We did not want the tadpoles in the control group to associate exposure to predator odour with disturbance associated with moving them. Consequently, we waited 1 h after the conditioning and then moved tadpoles to a series of 20 l containers, where they were matched for treatment and housed in groups of 20. The following day, the tadpoles were placed individually in 0.5 l cups. After a 2 h acclimation period, they were tested for their response to 5 ml of tiger trout, brook trout, brown trout, rainbow trout or goldfish odour. We conducted between 12–16 replicates in the control treatments (tadpoles exposed to tiger trout odour paired with distilled water) and 27–30 replicates in the experimental treatments (tadpoles conditioned with tiger trout odour paired with alarm cues). We had fewer control tadpoles because we have conducted hundreds of control trials using tadpoles from this pond and are reasonably confident that the tadpoles will fail to respond to fish cues unless they are trained. Animal care concerns associated with the excessive use of animals dictates that we not needlessly replicate control treatments. Tadpoles were only used once and we tested a total of 215 tadpoles. The experimenter was blind to the treatments.
We used a well-established testing protocol to quantify the responses of tadpoles to predator odours [6,38]. We observed the behaviour of each tadpole for 4 min prior to injection of the stimulus and 4 min after injection. The stimulus was injected slowly on the side of the cup using a syringe. During both observation periods, we recorded the number of times the tadpole passed the medial line of the cup. A reduction in activity is a typical anti-predator response displayed by most animals and is a standard bioassay for tadpole anti-predator responses [4,39].
(c) Experiment 2
The goal of this experiment was to train tadpoles to recognize the odour of brown trout, brook trout or both brown and brook trout and subsequently test their behavioural response to tiger trout odour or the odour of a distantly related fish (goldfish).
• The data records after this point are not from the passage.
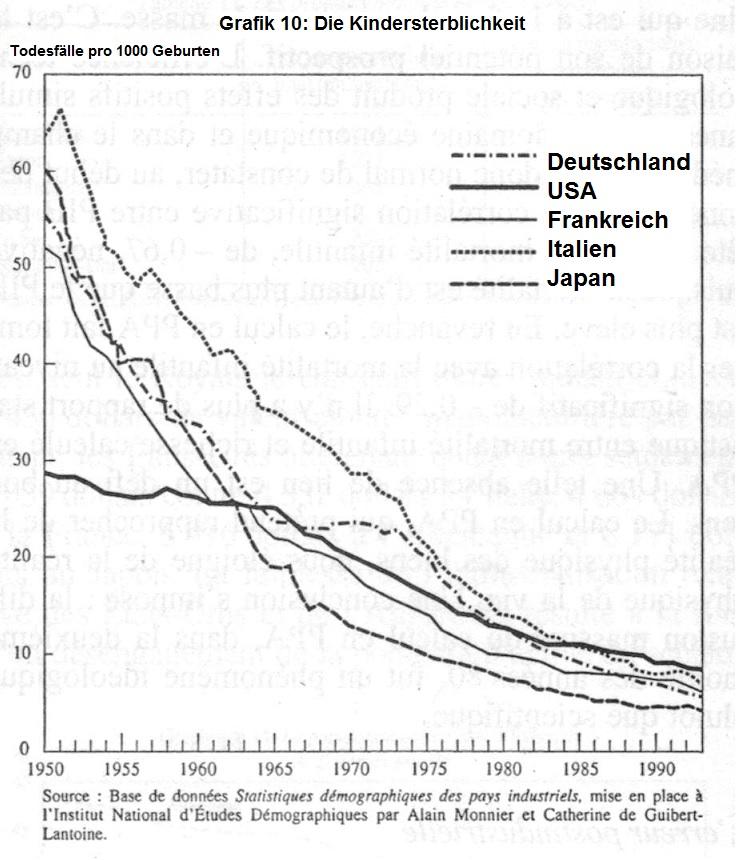 kindersterblichkeit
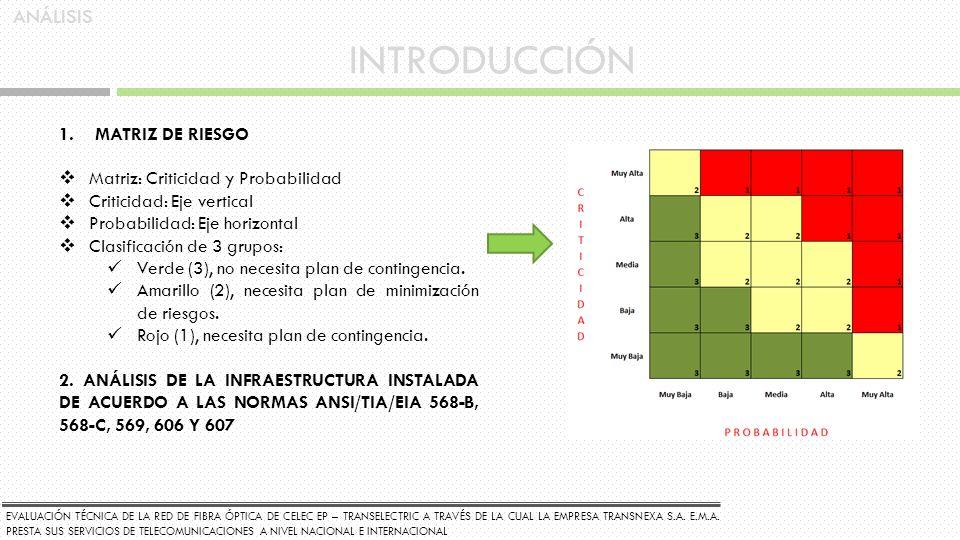 INTRODUCCIÓN ANÁLISIS MATRIZ DE RIESGO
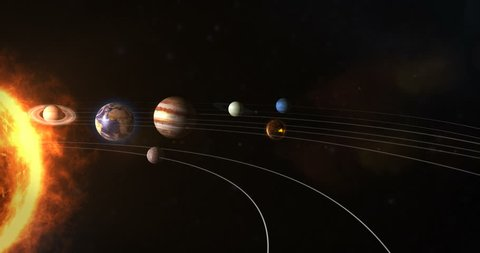Solar system with sun and planets in space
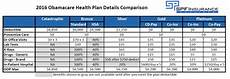 Obamacare Plan Comparison Chart Obamacare Health Plans In California Benefit Details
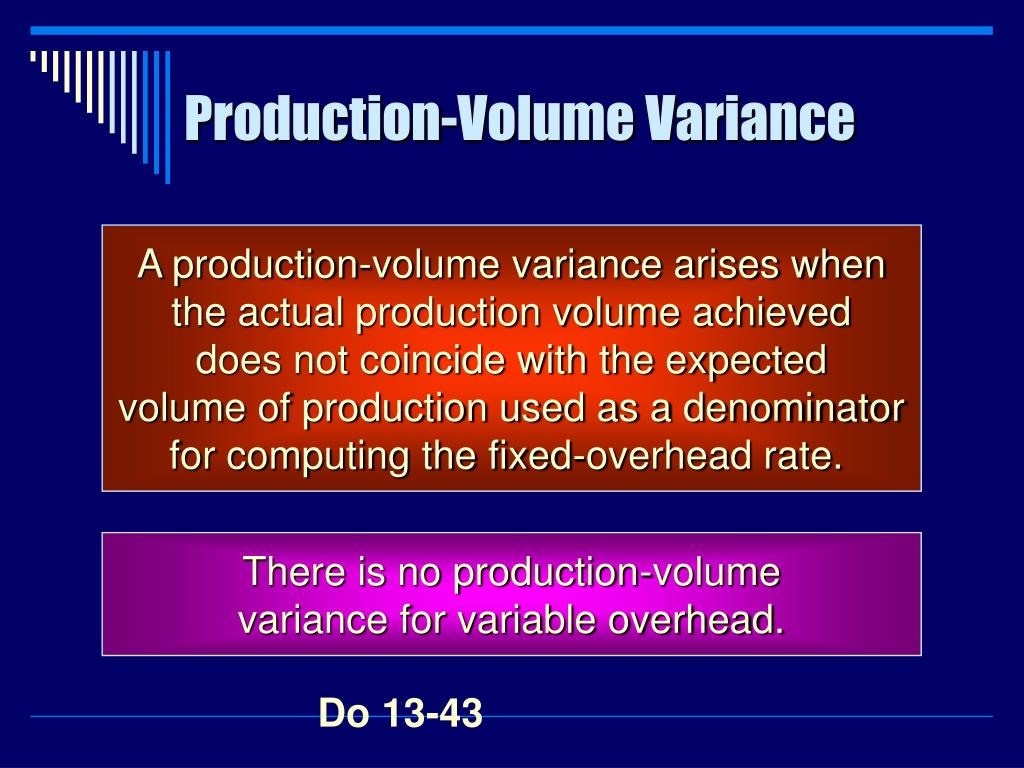Production-Volume Variance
Our conditioning protocol was identical to that used in experiment 1 except that we conditioned tadpoles in groups of 20 in 3 l pails (filled with 2 l of water) rather than individually. Moreover, we conditioned the tadpoles twice rather than once, to control for the double-conditioning necessary for tadpoles to recognize both brown and brook trout odours. We had three experimental groups: tadpoles conditioned twice to recognize brown trout as a predator, tadpoles conditioned twice to recognize brook trout as a predator, or tadpoles conditioned once to recognize brook trout and once to recognize brown trout as predators. For this group, half the tadpoles were taught brook trout first, while the other half were taught brown trout first. The water was changed 1 h after the first conditioning, and the second conditioning took place 3 h later. We injected 10 ml of injured tadpole cues paired with 20 ml of trout odour in each of the pails.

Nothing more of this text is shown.